Although this vital mineral is important throughout your lifetime, your body's demand for calcium is greater during pregnancy and breastfeeding because both you and your baby need it. The International Osteoporosis Foundation recommends that women who are pregnant or breastfeeding consume 1,000 mg (milligrams) of calcium each day. For pregnant teens, the recommended intake is even higher: 1,300 mg of calcium a day. Good sources of calcium include:

  •  low-fat dairy products, such as milk, yogurt, cheese, and ice cream dark green, leafy vegetables, such as broccoli, collard greens, and bok choy
  •   canned sardines and salmon with bones
  •   tofu, almonds, and corn tortilla
  •   foods fortified with calcium, such as orange juice, cereals, and breads.
Vitamin D

Food is a poor source of vitamin D. Some types of oily fish, including salmon and mackerel, naturally contain vitamin D, as do eggs, meat and liver. Margarine and some brands of milk have small amounts of vitamin D added to them. On the other hand, sunlight is the most important source of vitamin D for people of all ages.
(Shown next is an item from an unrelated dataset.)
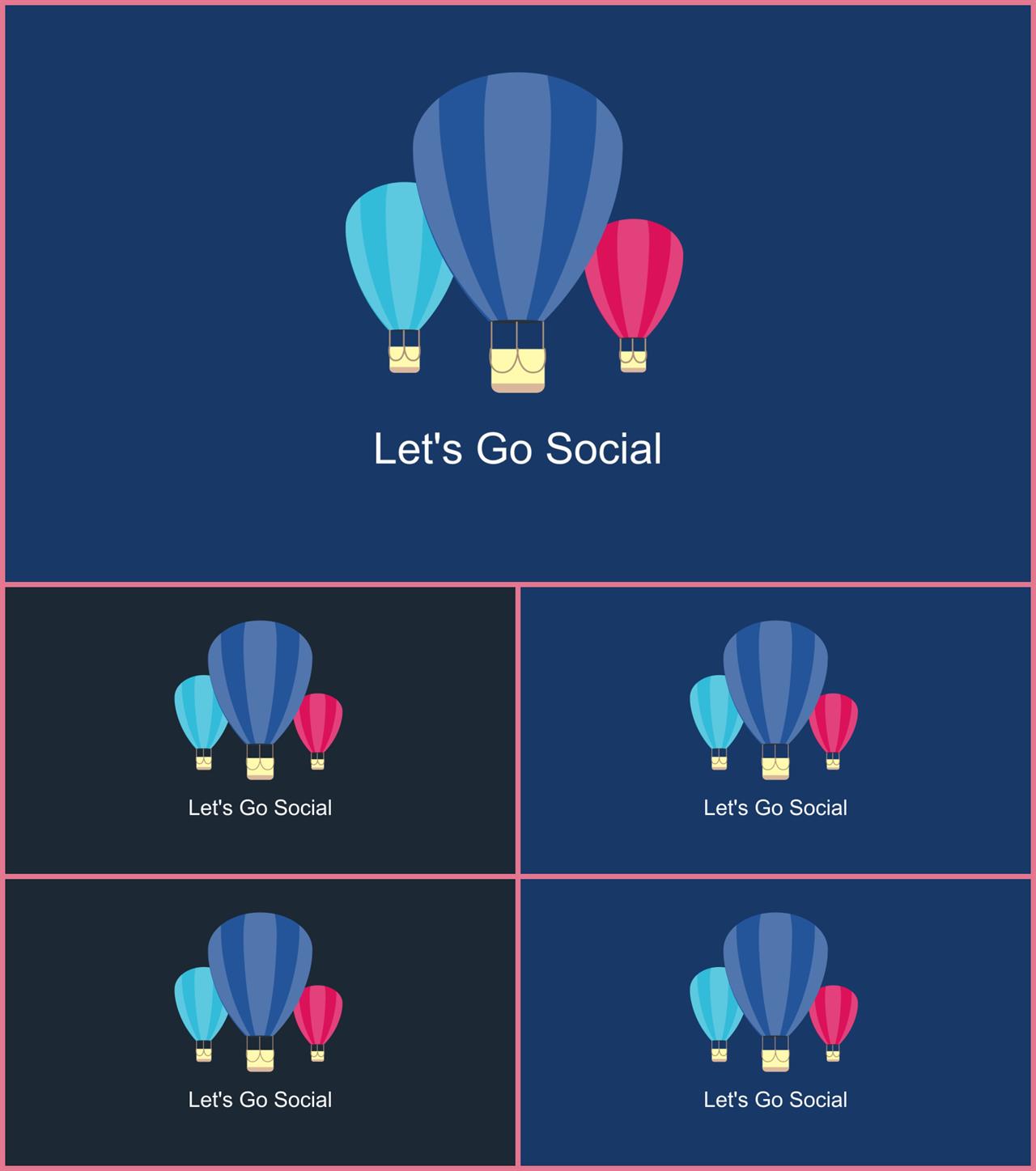 Let's Go Social

Let's Go Social

Let's Go Social

Let's Go Social

Let's Go Social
Being outside for 5-10 minutes on most days in summer with your arms exposed at mid-morning or mid-afternoon will maintain your vitamin D at normal adult levels during pregnancy. In winter, up to 40 minutes exposure at mid-day may be required, depending on your skin type and in which country you live. More information on safe sun exposure for optimal vitamin D intake you should consult your doctor or physician.

Exercise

Like muscles, bones respond to exercise by becoming stronger. Regular exercise, especially weight-bearing exercise that forces you to work against gravity, helps build and maintain strong bones. Examples of weight-bearing exercise include walking, climbing stairs, dancing, and weight training. Exercising during pregnancy can benefit your health in other ways, too. Being active during pregnancy can:

  •  help reduce backaches, constipation, bloating, and swelling
  •  help prevent or treat gestational diabetes (a type of diabetes that starts during pregnancy)
  •  increase energy
  •  improve mood
  •  improve posture
  •  promote muscle tone, strength, and endurance
  •  help you sleep better
  •  help you get back in shape after your baby is born.
Maintaining a regular exercise routine throughout your pregnancy can help you stay healthy and feel your best. Be sure to talk to your doctor before beginning, or even continuing with, exercise while you are pregnant.

Healthy lifestyle

Smoking is bad for your baby, bad for your bones, and bad for your heart and lungs. If you smoke, talk to your doctor about quitting. He or she can suggest resources to help you. Alcohol also is bad for pregnant and breastfeeding women and their babies, and excess alcohol is bad for bones. Be sure to follow your doctor's orders to avoid alcohol during this important time. Pregnant women should avoid smoking and drinking alcohol, as well as making sure they have a good intake of calcium and vitamin D to ensure they are doing the very best they can for their baby's developing skeleton.